Text section:
**********
One possible example:

pre = TensorDictModule(lstm, in_keys=['observation'], out_keys=['markov_state'])
pre_target = TensorDictModule(pre, eps=0.99)
post = Sequential(mlp, QValueModule())
post_target = SoftUpdateModule(post, eps=0.9)
loss_fn = DQNLoss(post, post_target)
...
tensordict = pre(tensordict)
loss = loss_fn(tensordict)
pre_target.step(tensordict.numel())
post_target.step(tensordict.numel())

The SoftUpdate module itself should not be too difficult, it could look something like:

class SoftUpdateModule(TensorDictModule):
  def __init__(self, module, ...):
    self.module = module
    self.target_module = copy.deepcopy(self.module)

  def forward(self, td):
    return self.target_module(td)

  def step(self, steps):
    for p, q in zip(self.module.parameters() self.target_parameters()):
      q.data.set_(self.eps * q.data + (1 - self.eps) * p.data) 

Alternatives

I want to use an LSTM to preprocess a tensordict outside of a policy, but to also have a target LSTM network. I'm not sure how to accomplish this in a different way.

Additional context

This might make more sense once we utilize the EnsembleModule class in TD3/SAC etc. I suspect the updaters are coupled with the loss functions because the loss functions are currently responsible for duplicating params for ensembles.

IMO it's more flexible to allow the user to pass network and target networks to loss functions than the current delay_value=True flag. For example, the target network could be a compressed/distilled copy of the main network weights.

Checklist

vmoens commented 1 year ago

The problem that I see is that currently the loss module takes care of creating the target params for you (something that may be tedious for newcomers). But, because the target params are structured using tensordict, it is easy to isolate them:

lstm_target = loss_module.target_params["path", "to", "lstm"]

assuming that your module looks like lstm = module.path.to.lstm.

We could use that to create custom updaters with an "in_keys" kind of arg:

lstm_updater = SoftUpdate(loss_module, sub_module=("path", "to", "lstm"))
mlp_updater = SoftUpdate(loss_module, sub_module=("path", "to", "mlp"))

If no sub_module (name to be chosen) is provided, the updater takes all the target params.
**********
(Stored records)
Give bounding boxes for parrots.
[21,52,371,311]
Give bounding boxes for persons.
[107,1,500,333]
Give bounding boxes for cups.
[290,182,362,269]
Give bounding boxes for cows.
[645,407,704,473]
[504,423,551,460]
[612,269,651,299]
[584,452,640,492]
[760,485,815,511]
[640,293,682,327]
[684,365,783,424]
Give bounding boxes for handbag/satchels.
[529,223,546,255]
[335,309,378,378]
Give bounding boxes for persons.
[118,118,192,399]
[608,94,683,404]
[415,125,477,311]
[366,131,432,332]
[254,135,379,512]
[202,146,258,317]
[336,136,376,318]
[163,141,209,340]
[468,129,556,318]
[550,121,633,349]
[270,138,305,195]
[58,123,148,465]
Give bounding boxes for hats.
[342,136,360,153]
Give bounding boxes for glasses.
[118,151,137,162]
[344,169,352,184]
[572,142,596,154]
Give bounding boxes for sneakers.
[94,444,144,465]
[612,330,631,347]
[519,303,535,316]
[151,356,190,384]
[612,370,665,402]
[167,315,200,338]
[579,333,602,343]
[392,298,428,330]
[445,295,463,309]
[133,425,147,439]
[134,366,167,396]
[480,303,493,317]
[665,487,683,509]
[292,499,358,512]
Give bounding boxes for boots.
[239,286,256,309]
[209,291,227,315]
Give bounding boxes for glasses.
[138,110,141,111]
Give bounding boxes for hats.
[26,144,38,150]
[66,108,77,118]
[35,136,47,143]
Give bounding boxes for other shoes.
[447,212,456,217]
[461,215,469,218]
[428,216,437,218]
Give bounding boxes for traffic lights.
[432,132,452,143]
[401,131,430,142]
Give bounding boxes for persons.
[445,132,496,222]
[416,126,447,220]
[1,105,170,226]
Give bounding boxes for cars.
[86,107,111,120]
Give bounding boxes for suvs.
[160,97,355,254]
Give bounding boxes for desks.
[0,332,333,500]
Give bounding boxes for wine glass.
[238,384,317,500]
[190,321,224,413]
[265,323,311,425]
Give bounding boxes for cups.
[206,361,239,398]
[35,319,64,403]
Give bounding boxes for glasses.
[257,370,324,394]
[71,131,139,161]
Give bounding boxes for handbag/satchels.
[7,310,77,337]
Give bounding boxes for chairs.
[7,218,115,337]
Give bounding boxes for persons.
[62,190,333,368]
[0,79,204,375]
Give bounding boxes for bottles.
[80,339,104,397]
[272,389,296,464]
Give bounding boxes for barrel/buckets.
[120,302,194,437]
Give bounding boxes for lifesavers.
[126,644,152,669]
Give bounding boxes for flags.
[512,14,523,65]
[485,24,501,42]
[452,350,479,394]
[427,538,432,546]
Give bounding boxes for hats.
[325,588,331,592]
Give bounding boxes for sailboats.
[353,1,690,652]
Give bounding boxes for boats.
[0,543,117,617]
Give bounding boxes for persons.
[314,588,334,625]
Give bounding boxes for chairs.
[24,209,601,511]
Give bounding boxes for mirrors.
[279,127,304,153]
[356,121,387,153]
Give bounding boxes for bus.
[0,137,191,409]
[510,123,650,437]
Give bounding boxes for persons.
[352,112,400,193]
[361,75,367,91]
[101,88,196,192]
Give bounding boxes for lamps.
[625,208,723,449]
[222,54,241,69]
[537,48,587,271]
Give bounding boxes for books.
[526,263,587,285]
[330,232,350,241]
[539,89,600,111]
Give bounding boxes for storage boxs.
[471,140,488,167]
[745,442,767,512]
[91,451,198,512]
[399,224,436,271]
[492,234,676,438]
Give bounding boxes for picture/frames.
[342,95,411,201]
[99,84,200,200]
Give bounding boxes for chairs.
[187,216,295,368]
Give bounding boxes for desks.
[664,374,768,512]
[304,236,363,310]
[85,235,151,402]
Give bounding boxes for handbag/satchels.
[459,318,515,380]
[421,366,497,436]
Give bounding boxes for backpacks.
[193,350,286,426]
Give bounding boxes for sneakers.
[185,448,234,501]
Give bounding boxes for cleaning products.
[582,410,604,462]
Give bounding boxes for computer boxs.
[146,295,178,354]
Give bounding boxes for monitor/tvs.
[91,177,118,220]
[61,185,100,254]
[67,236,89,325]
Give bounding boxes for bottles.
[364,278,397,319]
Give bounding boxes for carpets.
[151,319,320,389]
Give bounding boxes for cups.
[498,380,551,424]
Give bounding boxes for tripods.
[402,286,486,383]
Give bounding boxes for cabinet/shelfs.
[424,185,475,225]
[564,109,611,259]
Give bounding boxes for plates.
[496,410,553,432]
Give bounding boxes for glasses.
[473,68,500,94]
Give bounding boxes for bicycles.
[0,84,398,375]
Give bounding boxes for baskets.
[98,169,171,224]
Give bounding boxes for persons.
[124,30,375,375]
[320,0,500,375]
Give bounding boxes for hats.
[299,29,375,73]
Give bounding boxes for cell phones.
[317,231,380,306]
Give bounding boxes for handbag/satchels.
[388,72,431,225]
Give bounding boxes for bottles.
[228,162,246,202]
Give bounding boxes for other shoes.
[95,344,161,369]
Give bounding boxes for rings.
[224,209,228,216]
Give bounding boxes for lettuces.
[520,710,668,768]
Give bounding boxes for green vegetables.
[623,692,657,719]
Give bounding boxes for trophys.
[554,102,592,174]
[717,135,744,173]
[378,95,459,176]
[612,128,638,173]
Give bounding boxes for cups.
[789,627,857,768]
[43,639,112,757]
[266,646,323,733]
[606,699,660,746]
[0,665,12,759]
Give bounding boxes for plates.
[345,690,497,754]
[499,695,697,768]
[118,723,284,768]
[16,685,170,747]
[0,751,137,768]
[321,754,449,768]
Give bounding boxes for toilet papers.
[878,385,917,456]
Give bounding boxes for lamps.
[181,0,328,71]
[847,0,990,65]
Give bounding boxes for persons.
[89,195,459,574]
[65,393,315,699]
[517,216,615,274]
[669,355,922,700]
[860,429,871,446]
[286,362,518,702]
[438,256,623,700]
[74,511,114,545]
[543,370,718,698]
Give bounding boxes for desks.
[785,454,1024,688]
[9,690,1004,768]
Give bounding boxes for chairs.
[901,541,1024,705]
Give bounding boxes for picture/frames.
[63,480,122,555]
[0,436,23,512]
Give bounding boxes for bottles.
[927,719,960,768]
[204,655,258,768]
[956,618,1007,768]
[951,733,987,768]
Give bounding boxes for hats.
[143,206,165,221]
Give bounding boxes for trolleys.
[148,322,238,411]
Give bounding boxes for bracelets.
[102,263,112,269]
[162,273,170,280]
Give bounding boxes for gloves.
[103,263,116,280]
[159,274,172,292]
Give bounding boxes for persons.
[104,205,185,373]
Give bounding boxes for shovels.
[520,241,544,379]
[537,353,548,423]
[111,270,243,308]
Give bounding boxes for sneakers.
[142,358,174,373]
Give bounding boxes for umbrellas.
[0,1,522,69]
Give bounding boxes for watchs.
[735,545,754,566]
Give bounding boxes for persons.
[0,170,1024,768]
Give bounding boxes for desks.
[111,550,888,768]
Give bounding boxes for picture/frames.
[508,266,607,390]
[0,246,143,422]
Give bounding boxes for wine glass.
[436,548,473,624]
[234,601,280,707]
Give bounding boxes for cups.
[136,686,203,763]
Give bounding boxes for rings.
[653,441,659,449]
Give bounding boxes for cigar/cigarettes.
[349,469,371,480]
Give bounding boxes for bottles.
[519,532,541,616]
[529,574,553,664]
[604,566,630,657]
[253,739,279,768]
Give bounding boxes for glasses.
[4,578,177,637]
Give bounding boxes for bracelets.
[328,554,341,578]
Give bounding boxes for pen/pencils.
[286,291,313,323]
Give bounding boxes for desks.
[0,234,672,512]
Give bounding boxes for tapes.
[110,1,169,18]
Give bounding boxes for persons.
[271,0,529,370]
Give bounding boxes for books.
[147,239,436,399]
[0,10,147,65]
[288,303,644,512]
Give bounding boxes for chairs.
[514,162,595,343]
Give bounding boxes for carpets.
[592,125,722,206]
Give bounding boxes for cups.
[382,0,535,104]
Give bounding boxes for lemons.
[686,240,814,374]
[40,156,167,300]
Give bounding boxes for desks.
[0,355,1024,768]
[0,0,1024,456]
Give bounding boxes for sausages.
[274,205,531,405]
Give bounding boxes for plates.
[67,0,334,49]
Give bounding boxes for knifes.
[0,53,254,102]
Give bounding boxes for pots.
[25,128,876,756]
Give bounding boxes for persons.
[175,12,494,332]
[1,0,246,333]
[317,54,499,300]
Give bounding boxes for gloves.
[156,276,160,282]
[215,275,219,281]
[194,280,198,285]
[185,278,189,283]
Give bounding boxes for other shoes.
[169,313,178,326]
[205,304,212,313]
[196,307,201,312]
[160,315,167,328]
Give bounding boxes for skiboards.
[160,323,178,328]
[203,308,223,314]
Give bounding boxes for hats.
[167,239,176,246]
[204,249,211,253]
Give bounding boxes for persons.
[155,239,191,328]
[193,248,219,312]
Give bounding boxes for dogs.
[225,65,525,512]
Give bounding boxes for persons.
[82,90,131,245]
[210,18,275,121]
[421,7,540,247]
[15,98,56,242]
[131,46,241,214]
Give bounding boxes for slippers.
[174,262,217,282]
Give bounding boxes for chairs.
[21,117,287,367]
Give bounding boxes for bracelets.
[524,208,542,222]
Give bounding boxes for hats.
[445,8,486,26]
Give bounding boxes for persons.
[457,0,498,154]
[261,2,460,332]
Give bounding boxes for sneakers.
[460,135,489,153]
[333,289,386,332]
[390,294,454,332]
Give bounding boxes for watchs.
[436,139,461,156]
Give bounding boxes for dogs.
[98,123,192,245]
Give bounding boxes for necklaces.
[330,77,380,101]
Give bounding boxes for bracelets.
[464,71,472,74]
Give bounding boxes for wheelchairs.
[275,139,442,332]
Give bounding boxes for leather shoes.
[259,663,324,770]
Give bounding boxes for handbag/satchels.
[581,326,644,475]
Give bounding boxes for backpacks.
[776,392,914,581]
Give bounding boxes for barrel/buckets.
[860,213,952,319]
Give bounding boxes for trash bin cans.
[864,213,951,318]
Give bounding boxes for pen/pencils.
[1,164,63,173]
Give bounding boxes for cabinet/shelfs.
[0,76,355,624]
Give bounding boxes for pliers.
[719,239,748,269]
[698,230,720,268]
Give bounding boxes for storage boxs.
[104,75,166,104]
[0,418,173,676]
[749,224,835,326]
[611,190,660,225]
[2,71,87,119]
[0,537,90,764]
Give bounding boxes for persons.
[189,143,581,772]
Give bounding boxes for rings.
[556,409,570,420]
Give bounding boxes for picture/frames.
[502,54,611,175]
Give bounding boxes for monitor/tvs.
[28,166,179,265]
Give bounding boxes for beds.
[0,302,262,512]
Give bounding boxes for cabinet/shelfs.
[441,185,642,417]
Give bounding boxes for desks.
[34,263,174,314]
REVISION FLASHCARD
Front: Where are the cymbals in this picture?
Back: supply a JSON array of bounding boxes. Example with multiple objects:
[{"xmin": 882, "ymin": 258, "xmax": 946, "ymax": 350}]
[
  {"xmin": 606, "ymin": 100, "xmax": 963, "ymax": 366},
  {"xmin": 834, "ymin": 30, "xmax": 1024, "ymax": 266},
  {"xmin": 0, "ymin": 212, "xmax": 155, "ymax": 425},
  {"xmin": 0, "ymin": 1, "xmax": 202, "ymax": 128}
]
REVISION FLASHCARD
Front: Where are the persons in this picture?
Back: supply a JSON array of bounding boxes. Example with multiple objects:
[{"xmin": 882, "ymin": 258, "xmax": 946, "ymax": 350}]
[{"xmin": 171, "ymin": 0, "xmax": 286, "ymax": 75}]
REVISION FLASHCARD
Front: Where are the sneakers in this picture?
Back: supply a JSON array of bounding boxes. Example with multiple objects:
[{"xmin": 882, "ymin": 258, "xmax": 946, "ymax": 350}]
**********
Your assignment: Pick up the discussion of soft updates for target networks above and continue it from its final sentence.

Reply:
smorad commented 1 year ago

Hmm, that would work in many cases but I'm not sure it would for me. I'm trying to do my own batching/masking for recurrent models

lstm = LSTMModule(...)
post = Seq(MLP(...), QValueModule())
loss_fn = DQNLoss(post)
collector = SyncDataCollector(
    env,
    Seq(lstm, post),
    split_trajs=True,
)
segment_length = 200
for data in collector:
  padded = tensordict.pad(data, [0, 0, 0, segment_length - data.shape[-1]])
  buffer.extend(padded)
  batch = buffer.sample()
  batch = lstm(batch)
  unpadded = batch.masked_select(batch[("collector", "mask")])
  loss = loss_fn(unpadded)
  ...

I'm aware I don't have to do this for the built in LSTM model, but I'd like the freedom to tinker with R2D2 tools like burn-in, fixed-size segments, etc. In that case, I think LSTM cannot be part of the loss function as I need to do some unpadding/masking first.

vmoens commented 1 year ago

Got it So you handle the target params yourself? Where are they used in this code example? If you have your target params and you handle them yourself It is feasible to create a custom updater for these cases. The reason we did not do it is because we thought that the loss module was generic enough to handle any model.

Along the same line of thought: Can't you wrap all the extra ops in a a TensorDictModule(lambda x: foo(x), ...) and flank that with your LSTM to pass it to the loss module?

smorad commented 1 year ago

Where are they used in this code example?

It's a bit ugly, but I was thinking of doing something like

lstm = LSTMModule(lstm=lstm, out_key='markov_state'))
target_lstm = LSTMModule(lstm=deepcopy(lstm), out_key=('next', 'markov_state'))
for data in collector:
  ...
  lstm(batch) # set markov state
  target_lstm(batch) # set next markov state w/o grad
...

Along the same line of thought: Can't you wrap all the extra ops in a a TensorDictModule(lambda x: foo(x), ...) and flank that with your LSTM to pass it to the loss module?

Ooh that sounds like a very cool trick! I'll see if that works. If so, I can upstream a MaskModule if you think that would be useful.